Do silêncio do quarto, vou direto para o ônibus. Estou no 607, trajeto Estácio – Cascadura. São nove e pouco da noite. Minha mãe está sentada no banco alto enquanto minha irmã e eu estamos em pé, na sua frente. Com as mãos livres, seguramos nas barras de apoio enquanto ela carrega nossas mochilas no colo.

De uma sacola da Sendas, ela retira uma Coca 600ml e um pacote de Ruffles, que são compartilhados junto com as histórias do dia. Os assuntos variam de escola, o balé da minha irmã, acontecimentos do trabalho. Consigo sentir agora o gostinho daquele instante.

Quanto tempo será que aqueles minutos duraram? Sou enganado pela distância tempo-saudade. Uma viagem que nunca acabou dentro de mim.
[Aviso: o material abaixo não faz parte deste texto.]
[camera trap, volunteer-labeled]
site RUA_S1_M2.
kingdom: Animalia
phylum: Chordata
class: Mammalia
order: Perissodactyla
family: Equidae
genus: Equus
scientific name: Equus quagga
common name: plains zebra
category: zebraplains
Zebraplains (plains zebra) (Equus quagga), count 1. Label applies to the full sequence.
Percebo que já estive nesse lugar antes. Nesse ônibus, nesse pensamento. Em períodos de tristeza, quando me sentia sozinho, passava no supermercado e ia em direção às gôndolas, atrás da saudade. Como se eu procurasse, em cada garrafa, pedaços de lembrança que borbulham acolhimento. É desse sentimento que eu me alimento nos momentos difíceis.
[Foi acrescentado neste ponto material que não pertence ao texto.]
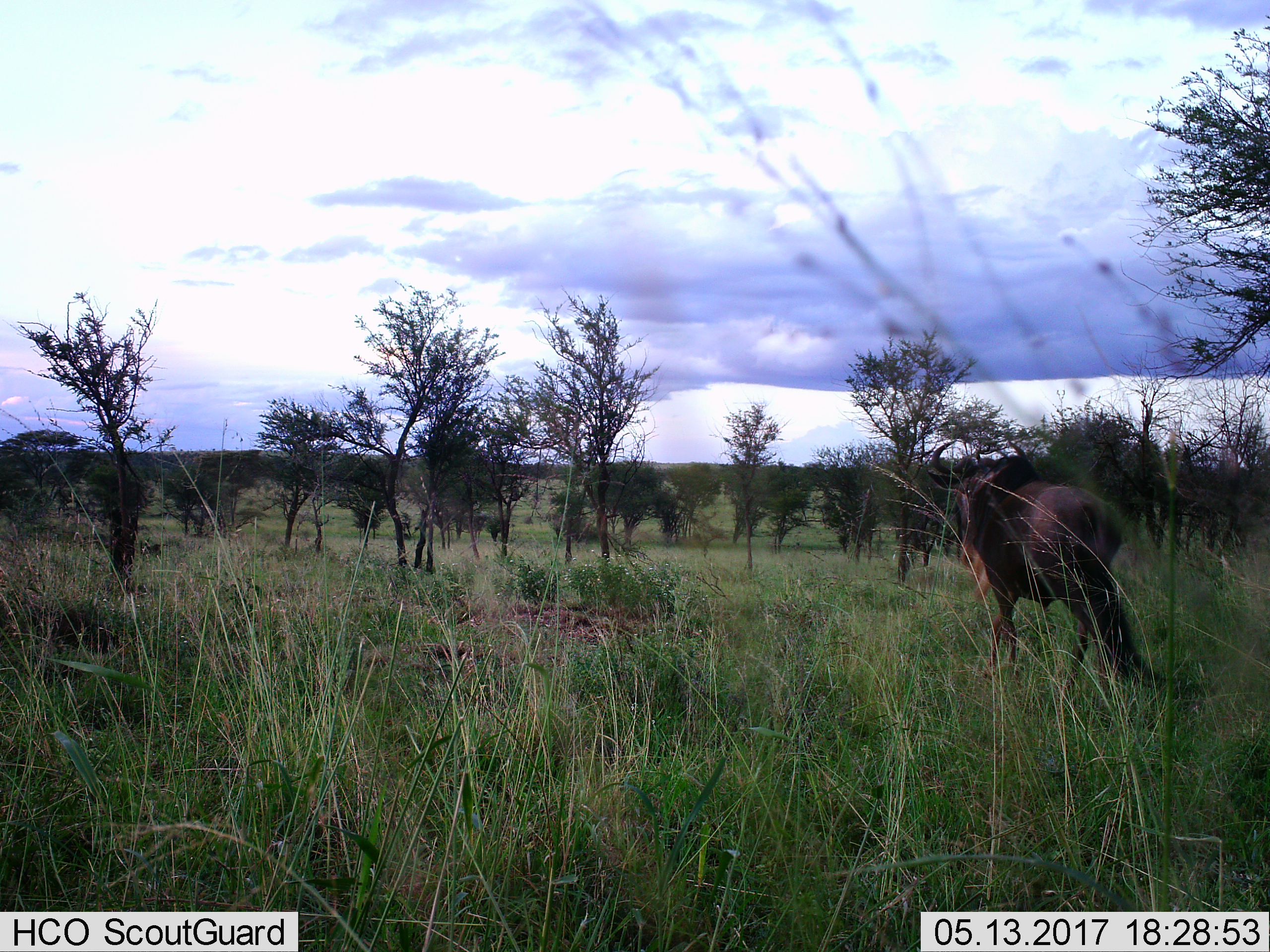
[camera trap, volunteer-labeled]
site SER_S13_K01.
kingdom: Animalia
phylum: Chordata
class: Mammalia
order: Artiodactyla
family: Bovidae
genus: Connochaetes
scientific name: Connochaetes taurinus taurinus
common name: blue wildebeest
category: wildebeestblue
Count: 1.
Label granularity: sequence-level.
O 607 chacoalha no asfalto esburacado. Com ele, balança também a minha vontade de voltar naquele dia e poder abraçar as duas ali mesmo. Porque, naqueles minutos, era impossível prever qual trajeto as nossas vidas iam tomar. 

Não escrevo esse texto como um desabafo. Não há um sofrimento diante dos fatos, nenhum tipo de arrependimento. Faço isso para percorrer o meu desconhecido e chegar a lugares que estão por trás dos meus pensamentos. Eu me desfaço nessas palavras para me refazer em memórias.

Encaro esse período de confinamento não só de frente, mas de dentro. Como alguém que abraça a oportunidade para se relembrar daquilo que é o mais importante. Diante do caos, abro uma garrafa e me mantenho nesse lugar intacto. Meu refúgio é uma Coca-Cola e uma batata-frita.